#### TEXTAUSZUG
======
Auf großer Fahrt über den Ententeich
von Tobias Wesp
In wenigen Wochen steht fest, wer neuer bayerischer Ministerpräsident wird. Natürlich wird, wie man als gut informierter Staatsbürger weiß, der Ministerpräsident nicht direkt gewählt, sondern der Wähler gibt seine Stimme für Landtagsabgeordnete ab, die dann entscheiden, wer die Regierung bilden soll.
Personifiziertes politisches System
Tatsächlich ist das politische System auch in Bayern stark personifiziert und so entscheidet der Spitzenkandidat, der Ministerpräsident werden soll, nicht selten die Wahl. Darum geht für die CSU der Amtsinhaber Markus Söder ins Rennen. Die SPD hat wahrscheinlich auch irgendjemanden aufgestellt. Sollte sich hingegen abzeichnen, dass die Freien Wähler den Ministerpräsidenten stellen sollen, trifft Herrn Aiwanger wohl noch am Wahlabend der Schlag. Im Falle eines Grünen Überraschungserfolgs werden wir endlich herausfinden, ob es Katharina Schulze wirklich gibt oder sie doch nur Hape Kerkeling in einer besonders raffinierten Verkleidung ist.
======
#### DATENAUSZUG
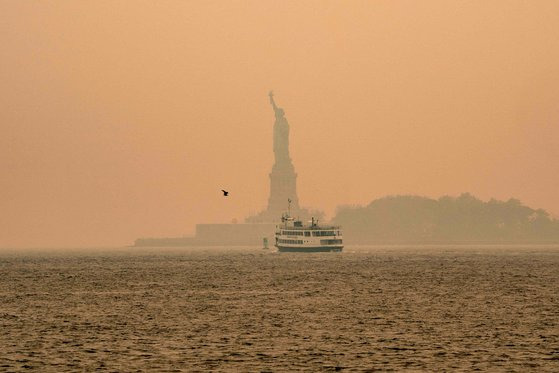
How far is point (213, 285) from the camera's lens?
12912 cm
======
#### AUFGABEN
(1) Gib aus dem Text über die bayerische Wahl den Abschnitt von "Personifiziertes politisches System" bis einschließlich "raffinierten Verkleidung ist." wortgetreu aus.
(2) Beantworte zum Text über die bayerische Wahl diese Fragen:
(a) Wofür gibt der Wähler laut Text seine Stimme ab?
(b) Wer geht für die CSU ins Rennen?
(c) Was werden wir laut Text im Falle eines Überraschungserfolgs der Grünen endlich herausfinden?
(3) Erkläre in ein bis drei Sätzen, warum laut dem Text über die bayerische Wahl der Amtsinhaber Markus Söder für die CSU ins Rennen geht.

#### LÖSUNGEN
(1)
Personifiziertes politisches System
Tatsächlich ist das politische System auch in Bayern stark personifiziert und so entscheidet der Spitzenkandidat, der Ministerpräsident werden soll, nicht selten die Wahl. Darum geht für die CSU der Amtsinhaber Markus Söder ins Rennen. Die SPD hat wahrscheinlich auch irgendjemanden aufgestellt. Sollte sich hingegen abzeichnen, dass die Freien Wähler den Ministerpräsidenten stellen sollen, trifft Herrn Aiwanger wohl noch am Wahlabend der Schlag. Im Falle eines Grünen Überraschungserfolgs werden wir endlich herausfinden, ob es Katharina Schulze wirklich gibt oder sie doch nur Hape Kerkeling in einer besonders raffinierten Verkleidung ist.

(2)
(a) Für Landtagsabgeordnete, die dann entscheiden, wer die Regierung bilden soll.
(b) Der Amtsinhaber Markus Söder.
(c) Ob es Katharina Schulze wirklich gibt oder sie doch nur Hape Kerkeling in einer besonders raffinierten Verkleidung ist.

(3) Das politische System ist auch in Bayern stark personifiziert. Deshalb entscheidet der Spitzenkandidat, der Ministerpräsident werden soll, nicht selten die Wahl.